▶ _Aim of the exercise_
Take the entries below and print all of them exactly, please.

--- start Stored rows ---

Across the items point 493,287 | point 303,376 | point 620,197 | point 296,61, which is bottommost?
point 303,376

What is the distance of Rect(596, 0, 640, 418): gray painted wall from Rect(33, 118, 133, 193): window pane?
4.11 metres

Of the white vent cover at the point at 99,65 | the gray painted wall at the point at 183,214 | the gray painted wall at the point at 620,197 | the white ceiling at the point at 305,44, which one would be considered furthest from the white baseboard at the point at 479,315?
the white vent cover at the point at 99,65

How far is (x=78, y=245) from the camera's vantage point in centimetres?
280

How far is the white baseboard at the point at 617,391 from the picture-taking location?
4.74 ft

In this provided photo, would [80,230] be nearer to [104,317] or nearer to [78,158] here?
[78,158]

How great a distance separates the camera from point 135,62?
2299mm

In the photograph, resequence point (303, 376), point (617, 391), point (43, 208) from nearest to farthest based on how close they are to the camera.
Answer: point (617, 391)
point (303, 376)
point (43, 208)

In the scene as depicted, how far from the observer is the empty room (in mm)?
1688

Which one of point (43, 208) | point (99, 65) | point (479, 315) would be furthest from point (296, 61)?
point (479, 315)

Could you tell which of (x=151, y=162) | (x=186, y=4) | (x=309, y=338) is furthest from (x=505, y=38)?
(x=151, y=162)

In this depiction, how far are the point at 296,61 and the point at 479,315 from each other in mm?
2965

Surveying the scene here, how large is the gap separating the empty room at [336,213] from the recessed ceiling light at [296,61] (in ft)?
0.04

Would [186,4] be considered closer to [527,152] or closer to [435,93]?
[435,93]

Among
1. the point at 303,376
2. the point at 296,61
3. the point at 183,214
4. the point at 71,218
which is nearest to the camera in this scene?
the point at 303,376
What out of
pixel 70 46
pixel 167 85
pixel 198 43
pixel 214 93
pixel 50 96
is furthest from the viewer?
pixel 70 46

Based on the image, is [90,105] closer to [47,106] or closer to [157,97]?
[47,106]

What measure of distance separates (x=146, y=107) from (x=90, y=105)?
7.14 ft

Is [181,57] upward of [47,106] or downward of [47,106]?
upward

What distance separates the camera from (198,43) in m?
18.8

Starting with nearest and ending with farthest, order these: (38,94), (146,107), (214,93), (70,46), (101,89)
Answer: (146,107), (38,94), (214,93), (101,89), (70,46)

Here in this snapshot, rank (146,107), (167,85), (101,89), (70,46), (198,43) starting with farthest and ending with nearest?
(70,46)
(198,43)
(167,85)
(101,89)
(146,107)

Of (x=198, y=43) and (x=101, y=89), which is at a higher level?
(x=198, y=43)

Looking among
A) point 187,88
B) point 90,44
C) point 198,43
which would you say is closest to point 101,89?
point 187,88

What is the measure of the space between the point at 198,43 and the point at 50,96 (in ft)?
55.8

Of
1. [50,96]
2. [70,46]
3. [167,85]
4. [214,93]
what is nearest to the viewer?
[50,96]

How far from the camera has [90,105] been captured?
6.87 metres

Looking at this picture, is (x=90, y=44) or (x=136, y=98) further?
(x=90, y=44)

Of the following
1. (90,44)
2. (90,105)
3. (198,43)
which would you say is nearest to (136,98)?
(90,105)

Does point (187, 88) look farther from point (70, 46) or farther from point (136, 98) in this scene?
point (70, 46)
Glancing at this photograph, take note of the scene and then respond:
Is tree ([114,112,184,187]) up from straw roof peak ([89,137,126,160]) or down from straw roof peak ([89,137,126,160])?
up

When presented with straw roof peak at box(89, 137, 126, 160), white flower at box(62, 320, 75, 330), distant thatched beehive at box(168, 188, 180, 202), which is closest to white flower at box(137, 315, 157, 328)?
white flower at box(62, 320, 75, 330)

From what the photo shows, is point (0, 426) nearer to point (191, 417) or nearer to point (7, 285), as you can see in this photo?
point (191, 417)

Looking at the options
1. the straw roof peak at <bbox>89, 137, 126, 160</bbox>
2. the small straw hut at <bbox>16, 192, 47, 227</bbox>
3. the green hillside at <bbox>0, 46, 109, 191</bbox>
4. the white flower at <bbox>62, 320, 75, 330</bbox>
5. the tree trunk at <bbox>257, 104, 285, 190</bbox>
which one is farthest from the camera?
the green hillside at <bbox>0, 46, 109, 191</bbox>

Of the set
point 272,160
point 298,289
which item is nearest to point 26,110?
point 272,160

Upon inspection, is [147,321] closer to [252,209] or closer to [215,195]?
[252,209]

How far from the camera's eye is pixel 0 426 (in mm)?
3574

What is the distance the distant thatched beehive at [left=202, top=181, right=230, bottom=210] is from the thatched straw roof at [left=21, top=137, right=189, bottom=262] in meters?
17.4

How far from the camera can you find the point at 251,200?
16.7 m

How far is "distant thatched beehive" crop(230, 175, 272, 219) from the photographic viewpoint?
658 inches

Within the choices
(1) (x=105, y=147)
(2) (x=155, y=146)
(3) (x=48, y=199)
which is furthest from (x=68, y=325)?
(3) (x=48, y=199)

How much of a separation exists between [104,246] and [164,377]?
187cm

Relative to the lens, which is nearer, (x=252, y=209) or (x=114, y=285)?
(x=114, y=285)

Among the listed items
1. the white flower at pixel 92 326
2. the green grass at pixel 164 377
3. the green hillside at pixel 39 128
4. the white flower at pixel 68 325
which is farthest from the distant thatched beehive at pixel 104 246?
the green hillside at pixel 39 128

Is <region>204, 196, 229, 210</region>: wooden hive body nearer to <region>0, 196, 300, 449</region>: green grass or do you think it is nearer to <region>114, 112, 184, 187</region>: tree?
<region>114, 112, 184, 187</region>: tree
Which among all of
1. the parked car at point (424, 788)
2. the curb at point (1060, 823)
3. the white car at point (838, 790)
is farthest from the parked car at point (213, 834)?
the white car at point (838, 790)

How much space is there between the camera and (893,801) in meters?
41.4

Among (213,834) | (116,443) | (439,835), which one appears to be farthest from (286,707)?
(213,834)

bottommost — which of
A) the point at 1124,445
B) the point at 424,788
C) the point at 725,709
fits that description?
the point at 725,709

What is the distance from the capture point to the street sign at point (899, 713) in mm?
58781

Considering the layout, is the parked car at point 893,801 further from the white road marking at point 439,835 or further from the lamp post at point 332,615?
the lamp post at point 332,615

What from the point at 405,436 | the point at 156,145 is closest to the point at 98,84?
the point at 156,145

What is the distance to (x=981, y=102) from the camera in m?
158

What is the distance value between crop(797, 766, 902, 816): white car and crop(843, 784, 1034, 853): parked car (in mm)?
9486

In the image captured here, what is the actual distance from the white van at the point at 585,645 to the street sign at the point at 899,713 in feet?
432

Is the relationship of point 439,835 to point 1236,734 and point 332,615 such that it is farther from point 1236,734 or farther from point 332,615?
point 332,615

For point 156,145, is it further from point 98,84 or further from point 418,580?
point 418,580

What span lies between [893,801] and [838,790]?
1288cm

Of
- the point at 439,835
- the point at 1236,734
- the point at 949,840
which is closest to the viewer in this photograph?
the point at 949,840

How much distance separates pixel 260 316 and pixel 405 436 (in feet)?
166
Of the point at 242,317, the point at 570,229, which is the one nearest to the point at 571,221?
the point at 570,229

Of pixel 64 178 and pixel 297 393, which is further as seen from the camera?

--- end Stored rows ---

▶ _The result_
Across the items point 493,287 | point 303,376 | point 620,197 | point 296,61, which is bottommost?
point 303,376

What is the distance of Rect(596, 0, 640, 418): gray painted wall from Rect(33, 118, 133, 193): window pane?
4.11 metres

Of the white vent cover at the point at 99,65 | the gray painted wall at the point at 183,214 | the gray painted wall at the point at 620,197 | the white ceiling at the point at 305,44, which one would be considered furthest from the white baseboard at the point at 479,315?
the white vent cover at the point at 99,65

How far is (x=78, y=245) from the camera's vantage point in centimetres?
280

How far is the white baseboard at the point at 617,391 from the picture-taking location?
4.74 ft

In this provided photo, would [80,230] be nearer to [104,317] or nearer to [78,158] here?
[78,158]

How great a distance separates the camera from point 135,62?
2299mm

In the photograph, resequence point (303, 376), point (617, 391), point (43, 208) from nearest to farthest based on how close they are to the camera.
Answer: point (617, 391)
point (303, 376)
point (43, 208)

In the scene as depicted, how far from the observer is the empty room (in mm)?
1688

Which one of point (43, 208) | point (99, 65) | point (479, 315) would be furthest from point (296, 61)?
point (479, 315)

Could you tell which of (x=151, y=162) | (x=186, y=4) | (x=309, y=338) is furthest from (x=505, y=38)?
(x=151, y=162)

In this depiction, how far are the point at 296,61 and the point at 479,315 from each other in mm?
2965

Surveying the scene here, how large is the gap separating the empty room at [336,213] from the recessed ceiling light at [296,61] (in ft)?
0.04

Would [186,4] be considered closer to [527,152] or closer to [435,93]?
[435,93]

Among
1. the point at 303,376
2. the point at 296,61
3. the point at 183,214
4. the point at 71,218
which is nearest to the camera in this scene?
the point at 303,376
What out of
pixel 70 46
pixel 167 85
pixel 198 43
pixel 214 93
pixel 50 96
is furthest from the viewer?
pixel 70 46

Based on the image, is [90,105] closer to [47,106] or closer to [157,97]?
[47,106]

What measure of distance separates (x=146, y=107) from (x=90, y=105)?
7.14 ft

Is [181,57] upward of [47,106] or downward of [47,106]?
upward

What distance separates the camera from (198,43) in m?
18.8

Starting with nearest and ending with farthest, order these: (38,94), (146,107), (214,93), (70,46), (101,89)
Answer: (146,107), (38,94), (214,93), (101,89), (70,46)

Here in this snapshot, rank (146,107), (167,85), (101,89), (70,46), (198,43) starting with farthest and ending with nearest?
(70,46)
(198,43)
(167,85)
(101,89)
(146,107)

Of (x=198, y=43) and (x=101, y=89), which is at a higher level?
(x=198, y=43)

Looking among
A) point 187,88
B) point 90,44
C) point 198,43
which would you say is closest to point 101,89?
point 187,88

What is the measure of the space between the point at 198,43 and the point at 50,96 (in ft)?
55.8

Of
1. [50,96]
2. [70,46]
3. [167,85]
4. [214,93]
what is nearest to the viewer?
[50,96]

How far from the camera has [90,105] been captured?
6.87 metres

Looking at this picture, is (x=90, y=44) or (x=136, y=98) further?
(x=90, y=44)

Of the following
1. (90,44)
2. (90,105)
3. (198,43)
which would you say is nearest to (136,98)?
(90,105)

Does point (187, 88) look farther from point (70, 46) or farther from point (136, 98) in this scene?
point (70, 46)
Glancing at this photograph, take note of the scene and then respond:
Is tree ([114,112,184,187]) up from straw roof peak ([89,137,126,160]) or down from straw roof peak ([89,137,126,160])?
up

When presented with straw roof peak at box(89, 137, 126, 160), white flower at box(62, 320, 75, 330), distant thatched beehive at box(168, 188, 180, 202), which is closest to white flower at box(137, 315, 157, 328)?
white flower at box(62, 320, 75, 330)

From what the photo shows, is point (0, 426) nearer to point (191, 417) or nearer to point (7, 285), as you can see in this photo?
point (191, 417)

Looking at the options
1. the straw roof peak at <bbox>89, 137, 126, 160</bbox>
2. the small straw hut at <bbox>16, 192, 47, 227</bbox>
3. the green hillside at <bbox>0, 46, 109, 191</bbox>
4. the white flower at <bbox>62, 320, 75, 330</bbox>
5. the tree trunk at <bbox>257, 104, 285, 190</bbox>
which one is farthest from the camera?
the green hillside at <bbox>0, 46, 109, 191</bbox>

Of the set
point 272,160
point 298,289
which item is nearest to point 26,110?
point 272,160

Upon inspection, is [147,321] closer to [252,209] or closer to [215,195]?
[252,209]

How far from the camera's eye is pixel 0 426 (in mm)?
3574

What is the distance the distant thatched beehive at [left=202, top=181, right=230, bottom=210] is from the thatched straw roof at [left=21, top=137, right=189, bottom=262] in meters?
17.4

How far from the camera can you find the point at 251,200?
16.7 m

How far is "distant thatched beehive" crop(230, 175, 272, 219) from the photographic viewpoint?
658 inches

Within the choices
(1) (x=105, y=147)
(2) (x=155, y=146)
(3) (x=48, y=199)
which is furthest from (x=68, y=325)?
(3) (x=48, y=199)

How much of a separation exists between [104,246] and [164,377]?
187cm

Relative to the lens, which is nearer, (x=252, y=209) or (x=114, y=285)?
(x=114, y=285)

Among the listed items
1. the white flower at pixel 92 326
2. the green grass at pixel 164 377
3. the green hillside at pixel 39 128
4. the white flower at pixel 68 325
which is farthest from the distant thatched beehive at pixel 104 246?
the green hillside at pixel 39 128

Is <region>204, 196, 229, 210</region>: wooden hive body nearer to <region>0, 196, 300, 449</region>: green grass or do you think it is nearer to <region>114, 112, 184, 187</region>: tree?
<region>114, 112, 184, 187</region>: tree
Which among all of
1. the parked car at point (424, 788)
2. the curb at point (1060, 823)
3. the white car at point (838, 790)
is farthest from the parked car at point (213, 834)?
the white car at point (838, 790)

How much space is there between the camera and (893,801) in meters?
41.4

Among (213,834) | (116,443) | (439,835), which one appears to be farthest from (286,707)?
(213,834)

bottommost — which of
A) the point at 1124,445
B) the point at 424,788
C) the point at 725,709
fits that description?
the point at 725,709

What is the distance from the capture point to the street sign at point (899, 713) in mm?
58781

Considering the layout, is the parked car at point 893,801 further from the white road marking at point 439,835 or further from the lamp post at point 332,615?
the lamp post at point 332,615

What from the point at 405,436 | the point at 156,145 is closest to the point at 98,84?
the point at 156,145

What is the distance to (x=981, y=102) from the camera in m?
158

What is the distance value between crop(797, 766, 902, 816): white car and crop(843, 784, 1034, 853): parked car (in mm)?
9486

In the image captured here, what is the actual distance from the white van at the point at 585,645 to the street sign at the point at 899,713 in feet?
432

Is the relationship of point 439,835 to point 1236,734 and point 332,615 such that it is farther from point 1236,734 or farther from point 332,615?
point 332,615

For point 156,145, is it further from point 98,84 or further from point 418,580?
point 418,580

What span lies between [893,801] and [838,790]?
1288cm

Of
- the point at 439,835
- the point at 1236,734
- the point at 949,840
which is closest to the viewer in this photograph?
the point at 949,840

How much distance separates pixel 260 316 and pixel 405 436 (in feet)?
166
Of the point at 242,317, the point at 570,229, which is the one nearest to the point at 571,221?
the point at 570,229

Of pixel 64 178 and pixel 297 393, which is further as seen from the camera?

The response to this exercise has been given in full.